▶ _How to complete this task_:
Look below for lines that hold the string "Tanzania" and copy each one.

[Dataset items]
+-------+

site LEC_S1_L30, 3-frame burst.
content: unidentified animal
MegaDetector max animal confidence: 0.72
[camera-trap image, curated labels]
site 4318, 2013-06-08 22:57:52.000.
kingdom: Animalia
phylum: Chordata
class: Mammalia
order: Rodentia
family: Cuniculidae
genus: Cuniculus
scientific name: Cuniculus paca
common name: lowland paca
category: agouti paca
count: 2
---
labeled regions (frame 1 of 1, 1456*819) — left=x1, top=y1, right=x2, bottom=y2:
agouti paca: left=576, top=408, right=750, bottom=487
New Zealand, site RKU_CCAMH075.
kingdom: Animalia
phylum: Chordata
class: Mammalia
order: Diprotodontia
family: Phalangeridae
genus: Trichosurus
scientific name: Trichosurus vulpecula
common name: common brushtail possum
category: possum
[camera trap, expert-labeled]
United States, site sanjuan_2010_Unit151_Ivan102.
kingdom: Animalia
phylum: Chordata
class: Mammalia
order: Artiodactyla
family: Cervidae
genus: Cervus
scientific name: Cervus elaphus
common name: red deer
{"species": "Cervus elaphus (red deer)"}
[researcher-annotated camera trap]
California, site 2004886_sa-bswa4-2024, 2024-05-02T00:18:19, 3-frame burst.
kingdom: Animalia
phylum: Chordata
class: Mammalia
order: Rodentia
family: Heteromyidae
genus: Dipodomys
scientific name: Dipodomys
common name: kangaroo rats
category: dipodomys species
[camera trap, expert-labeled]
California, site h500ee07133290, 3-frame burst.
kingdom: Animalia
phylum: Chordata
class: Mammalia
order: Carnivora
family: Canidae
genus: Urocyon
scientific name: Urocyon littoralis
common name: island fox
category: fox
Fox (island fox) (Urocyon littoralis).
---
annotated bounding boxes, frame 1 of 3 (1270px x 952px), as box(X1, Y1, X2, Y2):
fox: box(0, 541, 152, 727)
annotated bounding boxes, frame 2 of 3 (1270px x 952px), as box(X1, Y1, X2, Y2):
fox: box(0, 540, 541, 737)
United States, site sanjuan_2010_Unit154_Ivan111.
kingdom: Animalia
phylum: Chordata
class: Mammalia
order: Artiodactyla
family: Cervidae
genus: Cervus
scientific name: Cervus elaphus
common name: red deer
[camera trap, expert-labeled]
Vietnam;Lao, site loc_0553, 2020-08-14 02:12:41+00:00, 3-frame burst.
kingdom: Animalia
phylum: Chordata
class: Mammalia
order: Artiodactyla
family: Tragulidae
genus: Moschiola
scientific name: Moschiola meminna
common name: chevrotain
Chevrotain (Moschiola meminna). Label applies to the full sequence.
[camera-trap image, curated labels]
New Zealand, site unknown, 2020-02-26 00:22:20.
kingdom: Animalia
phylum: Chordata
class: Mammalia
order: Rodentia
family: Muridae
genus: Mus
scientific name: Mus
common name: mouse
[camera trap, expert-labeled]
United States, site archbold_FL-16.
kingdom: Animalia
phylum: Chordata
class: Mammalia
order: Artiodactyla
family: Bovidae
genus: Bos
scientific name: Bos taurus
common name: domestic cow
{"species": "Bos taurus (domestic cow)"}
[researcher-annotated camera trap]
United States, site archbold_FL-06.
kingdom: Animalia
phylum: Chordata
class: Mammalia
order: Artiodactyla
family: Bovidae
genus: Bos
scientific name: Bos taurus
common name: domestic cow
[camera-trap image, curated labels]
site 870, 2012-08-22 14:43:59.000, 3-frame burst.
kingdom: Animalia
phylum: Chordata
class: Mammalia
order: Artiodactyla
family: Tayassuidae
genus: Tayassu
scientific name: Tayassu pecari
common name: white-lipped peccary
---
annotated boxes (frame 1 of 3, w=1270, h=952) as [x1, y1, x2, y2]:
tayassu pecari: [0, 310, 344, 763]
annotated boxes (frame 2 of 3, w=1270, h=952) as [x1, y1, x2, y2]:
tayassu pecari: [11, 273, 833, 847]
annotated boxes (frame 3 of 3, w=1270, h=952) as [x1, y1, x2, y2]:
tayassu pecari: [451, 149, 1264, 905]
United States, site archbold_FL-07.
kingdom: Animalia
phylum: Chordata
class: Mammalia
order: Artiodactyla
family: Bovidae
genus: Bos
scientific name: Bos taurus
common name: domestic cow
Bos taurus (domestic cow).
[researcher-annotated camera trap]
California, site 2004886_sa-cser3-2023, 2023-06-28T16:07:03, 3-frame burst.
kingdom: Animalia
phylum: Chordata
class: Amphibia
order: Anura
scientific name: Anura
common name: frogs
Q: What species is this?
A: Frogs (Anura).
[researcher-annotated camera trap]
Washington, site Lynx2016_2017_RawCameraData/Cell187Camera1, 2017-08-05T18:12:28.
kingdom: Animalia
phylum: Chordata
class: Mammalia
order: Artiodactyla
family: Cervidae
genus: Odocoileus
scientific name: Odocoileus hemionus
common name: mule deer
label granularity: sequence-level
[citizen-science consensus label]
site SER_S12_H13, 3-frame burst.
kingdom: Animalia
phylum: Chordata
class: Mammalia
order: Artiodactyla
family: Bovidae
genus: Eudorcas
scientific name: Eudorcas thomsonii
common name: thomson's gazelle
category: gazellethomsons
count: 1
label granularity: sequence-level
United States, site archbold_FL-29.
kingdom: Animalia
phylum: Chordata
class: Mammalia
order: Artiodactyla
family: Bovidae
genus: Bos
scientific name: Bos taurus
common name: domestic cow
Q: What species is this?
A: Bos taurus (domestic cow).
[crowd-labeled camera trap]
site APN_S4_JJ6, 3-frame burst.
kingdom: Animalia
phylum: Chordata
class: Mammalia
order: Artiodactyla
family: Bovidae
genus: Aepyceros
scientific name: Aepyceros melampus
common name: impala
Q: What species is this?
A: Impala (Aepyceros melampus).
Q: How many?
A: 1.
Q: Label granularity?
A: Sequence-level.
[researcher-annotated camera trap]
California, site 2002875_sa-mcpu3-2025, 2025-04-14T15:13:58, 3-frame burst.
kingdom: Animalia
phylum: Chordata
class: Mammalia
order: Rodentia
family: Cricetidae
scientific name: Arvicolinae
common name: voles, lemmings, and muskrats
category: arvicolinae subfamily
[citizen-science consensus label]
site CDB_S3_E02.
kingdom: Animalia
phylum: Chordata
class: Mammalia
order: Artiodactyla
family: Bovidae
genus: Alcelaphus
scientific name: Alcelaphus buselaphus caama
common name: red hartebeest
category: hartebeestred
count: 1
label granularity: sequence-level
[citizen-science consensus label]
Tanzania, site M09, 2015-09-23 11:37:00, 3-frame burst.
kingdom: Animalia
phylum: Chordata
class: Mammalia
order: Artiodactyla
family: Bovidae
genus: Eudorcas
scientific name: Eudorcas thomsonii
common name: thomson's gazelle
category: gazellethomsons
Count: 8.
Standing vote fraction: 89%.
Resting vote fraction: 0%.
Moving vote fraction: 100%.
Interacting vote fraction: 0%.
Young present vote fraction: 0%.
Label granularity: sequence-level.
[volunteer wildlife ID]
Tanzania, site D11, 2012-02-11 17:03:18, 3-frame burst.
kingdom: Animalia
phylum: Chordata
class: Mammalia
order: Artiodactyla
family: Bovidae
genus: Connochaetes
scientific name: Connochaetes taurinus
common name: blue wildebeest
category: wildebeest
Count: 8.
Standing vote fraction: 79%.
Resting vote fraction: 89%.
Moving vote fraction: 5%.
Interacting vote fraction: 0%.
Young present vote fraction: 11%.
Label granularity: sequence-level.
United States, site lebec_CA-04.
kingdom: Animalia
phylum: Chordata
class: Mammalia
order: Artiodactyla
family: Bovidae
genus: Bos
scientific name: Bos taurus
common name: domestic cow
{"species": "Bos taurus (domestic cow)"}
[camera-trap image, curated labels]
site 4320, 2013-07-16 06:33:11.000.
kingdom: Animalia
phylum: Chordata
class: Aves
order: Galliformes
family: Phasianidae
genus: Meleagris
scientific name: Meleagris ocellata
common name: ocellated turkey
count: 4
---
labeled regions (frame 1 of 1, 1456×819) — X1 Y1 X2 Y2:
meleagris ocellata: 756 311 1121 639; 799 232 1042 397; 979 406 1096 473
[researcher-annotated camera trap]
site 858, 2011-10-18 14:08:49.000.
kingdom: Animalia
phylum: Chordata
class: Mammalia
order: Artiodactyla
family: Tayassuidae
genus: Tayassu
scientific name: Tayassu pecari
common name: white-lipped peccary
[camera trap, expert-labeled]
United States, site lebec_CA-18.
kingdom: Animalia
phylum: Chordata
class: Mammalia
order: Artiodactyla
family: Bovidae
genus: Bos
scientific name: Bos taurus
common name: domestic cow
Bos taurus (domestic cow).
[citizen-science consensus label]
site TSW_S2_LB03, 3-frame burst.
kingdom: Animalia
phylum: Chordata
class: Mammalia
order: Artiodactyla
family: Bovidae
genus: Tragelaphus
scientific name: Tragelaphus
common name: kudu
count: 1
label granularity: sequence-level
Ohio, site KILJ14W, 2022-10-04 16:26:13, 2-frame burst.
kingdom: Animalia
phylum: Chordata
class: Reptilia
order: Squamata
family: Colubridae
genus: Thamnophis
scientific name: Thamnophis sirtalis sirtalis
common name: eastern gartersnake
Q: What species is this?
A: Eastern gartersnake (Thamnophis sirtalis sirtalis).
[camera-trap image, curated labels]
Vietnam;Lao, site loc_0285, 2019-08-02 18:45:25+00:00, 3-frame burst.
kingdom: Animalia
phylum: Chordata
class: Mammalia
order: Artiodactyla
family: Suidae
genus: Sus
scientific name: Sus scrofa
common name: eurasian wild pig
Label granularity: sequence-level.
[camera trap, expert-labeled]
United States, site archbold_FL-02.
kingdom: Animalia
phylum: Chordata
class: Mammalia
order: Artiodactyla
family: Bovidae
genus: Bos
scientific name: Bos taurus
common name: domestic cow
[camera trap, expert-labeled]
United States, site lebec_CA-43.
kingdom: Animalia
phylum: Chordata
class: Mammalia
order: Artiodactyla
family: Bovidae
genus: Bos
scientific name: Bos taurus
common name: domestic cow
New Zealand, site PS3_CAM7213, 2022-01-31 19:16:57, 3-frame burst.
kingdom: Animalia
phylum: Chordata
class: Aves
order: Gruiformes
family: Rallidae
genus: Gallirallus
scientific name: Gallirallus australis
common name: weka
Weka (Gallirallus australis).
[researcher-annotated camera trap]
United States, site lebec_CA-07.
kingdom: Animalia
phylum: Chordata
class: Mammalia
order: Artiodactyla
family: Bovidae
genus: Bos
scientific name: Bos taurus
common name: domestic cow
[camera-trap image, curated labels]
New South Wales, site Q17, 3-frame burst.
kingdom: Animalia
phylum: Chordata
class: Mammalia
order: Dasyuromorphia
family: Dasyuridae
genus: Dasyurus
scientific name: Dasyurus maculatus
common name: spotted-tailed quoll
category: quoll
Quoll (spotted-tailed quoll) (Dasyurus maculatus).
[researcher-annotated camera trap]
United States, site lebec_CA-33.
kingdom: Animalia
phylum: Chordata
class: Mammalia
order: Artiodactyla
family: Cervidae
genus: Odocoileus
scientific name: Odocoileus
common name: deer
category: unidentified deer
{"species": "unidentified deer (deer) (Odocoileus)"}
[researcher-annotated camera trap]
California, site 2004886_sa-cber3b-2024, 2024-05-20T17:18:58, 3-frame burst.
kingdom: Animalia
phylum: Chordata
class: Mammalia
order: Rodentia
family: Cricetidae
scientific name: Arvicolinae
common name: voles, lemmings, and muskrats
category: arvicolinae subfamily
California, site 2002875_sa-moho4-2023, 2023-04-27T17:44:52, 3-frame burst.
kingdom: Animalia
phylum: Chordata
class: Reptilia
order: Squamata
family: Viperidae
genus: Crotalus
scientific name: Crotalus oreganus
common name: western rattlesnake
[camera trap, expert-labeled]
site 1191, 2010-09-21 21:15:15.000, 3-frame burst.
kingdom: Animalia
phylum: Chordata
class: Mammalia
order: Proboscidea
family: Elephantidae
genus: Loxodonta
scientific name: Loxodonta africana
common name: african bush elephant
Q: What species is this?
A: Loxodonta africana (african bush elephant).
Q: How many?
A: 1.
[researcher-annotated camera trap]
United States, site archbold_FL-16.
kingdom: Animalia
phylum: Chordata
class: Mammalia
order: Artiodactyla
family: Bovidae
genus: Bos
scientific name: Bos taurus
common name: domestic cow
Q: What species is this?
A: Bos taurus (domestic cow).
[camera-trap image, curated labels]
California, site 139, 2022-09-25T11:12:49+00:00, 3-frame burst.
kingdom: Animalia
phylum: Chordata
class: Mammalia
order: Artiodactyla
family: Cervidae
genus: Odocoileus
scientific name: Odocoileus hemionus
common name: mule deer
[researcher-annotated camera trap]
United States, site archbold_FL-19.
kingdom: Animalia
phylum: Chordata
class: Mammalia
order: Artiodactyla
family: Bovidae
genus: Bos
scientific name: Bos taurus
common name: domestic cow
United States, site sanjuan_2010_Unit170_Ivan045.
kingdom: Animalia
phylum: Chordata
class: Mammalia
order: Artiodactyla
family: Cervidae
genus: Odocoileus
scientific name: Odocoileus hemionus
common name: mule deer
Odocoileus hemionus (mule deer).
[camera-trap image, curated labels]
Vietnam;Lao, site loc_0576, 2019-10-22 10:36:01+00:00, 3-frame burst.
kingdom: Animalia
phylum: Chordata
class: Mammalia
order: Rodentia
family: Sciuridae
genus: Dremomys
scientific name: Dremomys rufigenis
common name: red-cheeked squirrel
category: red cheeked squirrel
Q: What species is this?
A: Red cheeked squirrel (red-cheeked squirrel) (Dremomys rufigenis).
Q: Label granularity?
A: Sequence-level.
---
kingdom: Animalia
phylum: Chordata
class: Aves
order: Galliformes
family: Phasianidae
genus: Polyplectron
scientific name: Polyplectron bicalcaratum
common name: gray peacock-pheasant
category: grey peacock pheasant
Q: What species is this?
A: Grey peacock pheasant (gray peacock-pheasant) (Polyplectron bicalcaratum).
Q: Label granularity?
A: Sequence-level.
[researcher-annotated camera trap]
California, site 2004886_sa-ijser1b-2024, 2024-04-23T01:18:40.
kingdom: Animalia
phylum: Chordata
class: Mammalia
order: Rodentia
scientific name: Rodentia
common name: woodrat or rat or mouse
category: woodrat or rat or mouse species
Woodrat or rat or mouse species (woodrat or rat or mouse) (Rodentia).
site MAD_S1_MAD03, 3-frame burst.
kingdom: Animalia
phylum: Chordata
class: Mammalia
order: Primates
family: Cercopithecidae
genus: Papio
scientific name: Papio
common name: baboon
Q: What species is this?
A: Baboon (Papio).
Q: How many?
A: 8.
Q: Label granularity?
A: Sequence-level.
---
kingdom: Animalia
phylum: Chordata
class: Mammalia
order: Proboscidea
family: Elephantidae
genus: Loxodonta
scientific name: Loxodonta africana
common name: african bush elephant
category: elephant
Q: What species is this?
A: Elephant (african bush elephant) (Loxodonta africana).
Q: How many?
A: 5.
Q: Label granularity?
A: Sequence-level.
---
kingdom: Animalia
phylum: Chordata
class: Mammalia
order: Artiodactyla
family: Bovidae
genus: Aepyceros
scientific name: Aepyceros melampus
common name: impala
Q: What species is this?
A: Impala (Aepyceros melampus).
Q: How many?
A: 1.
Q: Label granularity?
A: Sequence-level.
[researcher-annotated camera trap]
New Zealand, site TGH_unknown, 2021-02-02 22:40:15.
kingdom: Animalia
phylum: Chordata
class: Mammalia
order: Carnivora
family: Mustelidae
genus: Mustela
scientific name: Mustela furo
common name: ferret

+-------+

▶ _Result of this exercise_:
Tanzania, site M09, 2015-09-23 11:37:00, 3-frame burst.
Tanzania, site D11, 2012-02-11 17:03:18, 3-frame burst.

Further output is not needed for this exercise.